Chemical evolution of local galaxies in a hierarchical model

TL;DR

This paper models the chemical evolution of local galaxies within a hierarchical framework, successfully reproducing observed metallicity relations and exploring the impact of star formation, outflows, and initial mass function variations.

Contribution

It introduces a semi-analytic hierarchical galaxy formation model that accounts for chemical enrichment and reproduces key observed relations across galaxy types.

Findings

Reproduces [O-Fe] vs [Fe/H] in Milky Way disc stars.

Matches stellar metallicity vs mass in dwarf galaxies.
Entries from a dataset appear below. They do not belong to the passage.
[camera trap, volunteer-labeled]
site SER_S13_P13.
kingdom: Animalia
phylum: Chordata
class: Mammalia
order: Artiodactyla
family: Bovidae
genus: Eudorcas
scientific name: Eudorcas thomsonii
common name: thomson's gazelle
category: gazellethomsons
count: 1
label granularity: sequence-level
Explains [alpha/Fe] trends in ellipticals with variable IMF.

Abstract

We investigate the chemical properties of local galaxies within a cosmological framework in the hierarchical picture of galaxy formation. To this aim, we use a hierarchical semi-analytic model which includes the contribution from (i) low and intermediate mass stars, (ii) type Ia Supernovae (SNe) and (iii) massive stars. - Abridged - We compare our predictions with available observations in the Milky Way (MW), in local dwarf galaxies and in local ellipticals. For Milky-Way-like galaxies, we can successfully reproduce the [O-Fe] vs [Fe/H] relation observed in disc stars and the stellar metallicity distribution (SMD). For dwarf galaxies, the stellar metallicity vs mass relation is reproduced by assuming that a substantial fraction of the heavy elements is lost through metal-enhanced outflows and a type Ia SN realization probability lower than the one of MW-like galaxies. - Abridged - In ellipticals, the observations indicate higher [alpha/Fe] values in larger galaxies. - Abridged - Our results computed with a standard Salpeter initial mass function (IMF) indicate a flat [alpha/Fe]-sigma relation. However, we suggest a possible solution to this problem and show how, by assuming a star formation-dependent IMF with a slope x=1.35 in systems with star formation rates < 100 M_sun/yr and slightly flatter (i.e. with x=1) in object with stronger star formation, the observed correlation between [alpha/Fe] and sigma can be accounted for on a large velocity dispersion range. Fundamental roles are played also by interaction-triggered starbursts and AGN.